Harare's cholera death toll rises to 10

HARARE - The death toll from a major cholera outbreak in Harare has risen to 10, the city’s director of health said yesterday, with an appeal for more help to put an end to the epidemic.

This comes as Zimbabwe’s capital city has been devastated by a breakdown in water and sanitation infrastructure, making it a breeding ground for the bacteria which causes the disease.

Harare City Council acting director of health Clemence Duri told the Daily News on Sunday that more patients succumbed to the disease after being admitted on Thursday.

He said there had been 423 suspected cases up to September 7.

As the epidemic creates a large humanitarian crisis in the capital, the cholera treatment centre at the Beatrice Road Infectious Diseases Hospital (BRIDH) alone is receiving dozens of patients daily, which is more than anywhere else in the city. 

“As of Friday September 7 we had recorded 423 cases of cholera at the Glen View Polyclinic but there could be more in the community.

“Seventy-three people have now been admitted at BRIDH and more could be coming. We are, however, still investigating the communities affected because more infected people could still be there,” he said.

“We understand that there have been other deaths but we still need to find out what exactly they succumbed to considering the situation that we are in.”

He expressed concern at those taken for burial out of Harare, saying council was liaising with the respective provincial medical directors on how to contain the spread.

Duri also emphasised that council was working with environmental health technicians from outside Harare to supervise the burials and if any infections may occur to report them and ensure proper treatment is given.

Residents in affected cholera zones are defying directives to stay at their homes and bury locally, with officials fearing that the disease could easily spread to other parts of the city and country.

When the Daily News on Sunday toured Glen View 3 on Friday, residences of those who had succumbed to the disease had been abandoned with children only advising that funerals were either in the rural areas or in other parts of Harare. Glen View councillor Charles Chidagu said some relatives of the deceased had taken the bodies to their rural homes for burial instead of burying them in cemeteries in Harare.
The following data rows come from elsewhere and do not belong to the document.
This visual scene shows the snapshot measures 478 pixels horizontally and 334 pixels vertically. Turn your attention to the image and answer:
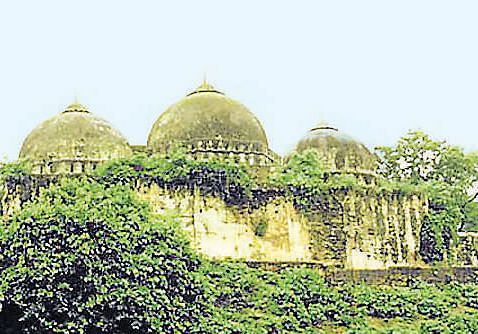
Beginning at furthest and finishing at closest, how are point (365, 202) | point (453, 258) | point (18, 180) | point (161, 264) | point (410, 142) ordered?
point (410, 142), point (453, 258), point (365, 202), point (18, 180), point (161, 264)

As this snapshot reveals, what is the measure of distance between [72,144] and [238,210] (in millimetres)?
4699

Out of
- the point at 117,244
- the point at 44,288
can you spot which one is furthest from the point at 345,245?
the point at 44,288

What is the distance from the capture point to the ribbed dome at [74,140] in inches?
681

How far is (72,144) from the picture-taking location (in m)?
17.4

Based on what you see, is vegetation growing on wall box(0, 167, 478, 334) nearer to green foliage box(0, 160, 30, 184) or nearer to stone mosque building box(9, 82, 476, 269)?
stone mosque building box(9, 82, 476, 269)

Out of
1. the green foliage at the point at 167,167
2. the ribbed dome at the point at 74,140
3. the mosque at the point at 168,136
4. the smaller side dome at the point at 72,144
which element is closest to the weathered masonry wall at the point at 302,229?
the green foliage at the point at 167,167

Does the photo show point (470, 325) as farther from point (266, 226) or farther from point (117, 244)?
point (117, 244)

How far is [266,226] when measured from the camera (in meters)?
15.5

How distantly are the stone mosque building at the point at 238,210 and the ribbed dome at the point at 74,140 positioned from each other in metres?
0.02

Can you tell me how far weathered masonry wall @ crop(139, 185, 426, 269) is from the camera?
1505cm

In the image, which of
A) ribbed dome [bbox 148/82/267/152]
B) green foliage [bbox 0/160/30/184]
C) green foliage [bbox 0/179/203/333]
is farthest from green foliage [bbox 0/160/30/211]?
ribbed dome [bbox 148/82/267/152]

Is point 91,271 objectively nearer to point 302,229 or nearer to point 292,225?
point 292,225

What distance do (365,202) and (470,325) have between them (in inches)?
146

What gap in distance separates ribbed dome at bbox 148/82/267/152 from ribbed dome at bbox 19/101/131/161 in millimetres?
1003
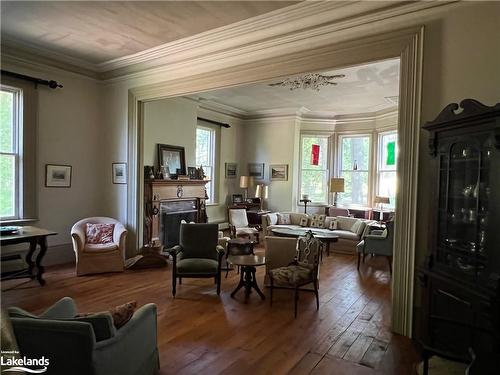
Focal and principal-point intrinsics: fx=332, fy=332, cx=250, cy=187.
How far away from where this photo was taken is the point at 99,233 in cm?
539

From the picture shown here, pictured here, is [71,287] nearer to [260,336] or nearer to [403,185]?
[260,336]

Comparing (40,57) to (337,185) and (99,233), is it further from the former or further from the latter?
(337,185)

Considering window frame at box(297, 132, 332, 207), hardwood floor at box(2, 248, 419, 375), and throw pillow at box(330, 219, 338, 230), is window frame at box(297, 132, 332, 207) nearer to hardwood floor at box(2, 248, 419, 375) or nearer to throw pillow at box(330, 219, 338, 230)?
throw pillow at box(330, 219, 338, 230)

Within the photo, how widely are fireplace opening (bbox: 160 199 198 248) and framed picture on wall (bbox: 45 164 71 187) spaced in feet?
5.41

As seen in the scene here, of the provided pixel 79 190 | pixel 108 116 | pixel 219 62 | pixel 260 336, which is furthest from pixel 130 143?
pixel 260 336

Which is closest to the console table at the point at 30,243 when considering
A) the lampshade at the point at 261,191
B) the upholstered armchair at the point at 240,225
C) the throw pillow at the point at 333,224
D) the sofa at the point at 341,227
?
the upholstered armchair at the point at 240,225

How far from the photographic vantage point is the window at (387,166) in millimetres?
8102

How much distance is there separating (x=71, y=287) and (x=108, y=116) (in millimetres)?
3068

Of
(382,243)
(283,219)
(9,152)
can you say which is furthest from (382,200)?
(9,152)

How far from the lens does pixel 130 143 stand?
226 inches

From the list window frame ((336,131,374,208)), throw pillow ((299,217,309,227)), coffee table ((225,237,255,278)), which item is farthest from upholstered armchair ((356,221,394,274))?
window frame ((336,131,374,208))

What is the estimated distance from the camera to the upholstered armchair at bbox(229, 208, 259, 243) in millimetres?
7191

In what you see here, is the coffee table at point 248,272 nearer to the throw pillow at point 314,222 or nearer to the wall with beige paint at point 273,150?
the throw pillow at point 314,222

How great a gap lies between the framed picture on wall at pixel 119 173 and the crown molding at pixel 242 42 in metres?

“Some people have taken their deceased relatives away ... while others are conducting the funerals at different addresses which poses a risk to those communities which are not the primary source of the disease,” Chidagu said.

At Joina City in the CBD, a burst sewer had raised fears of a spread of the disease into the city centre.

Zimbabwe Association of Doctors for Human Rights executive director Calvin Fambirai said they have sent out teams of doctors throughout the country to complement existing medical staff and monitor the current outbreak.

He said while they have their own medical staff on the ground, government must accurately declare the gravity of the current outbreak and if need be, invite international humanitarian aid to curb any continued loss of life from cholera.

Zimbabwe has over the years been a central figure on the world cholera map, together with other war-torn or collapsed States.

“It is deeply worrying that the central and local government authorities have not moved with speed in allocating time, human and financial resources towards finding a lasting solution to the persistent outbreak of diarrheal illnesses in Zimbabwe,” Fambirai said.

Former Health and Child Care minister David Parirenyatwa officially declared the outbreak on Thursday after five people died from cholera after it was detected in Glen View and Budiriro.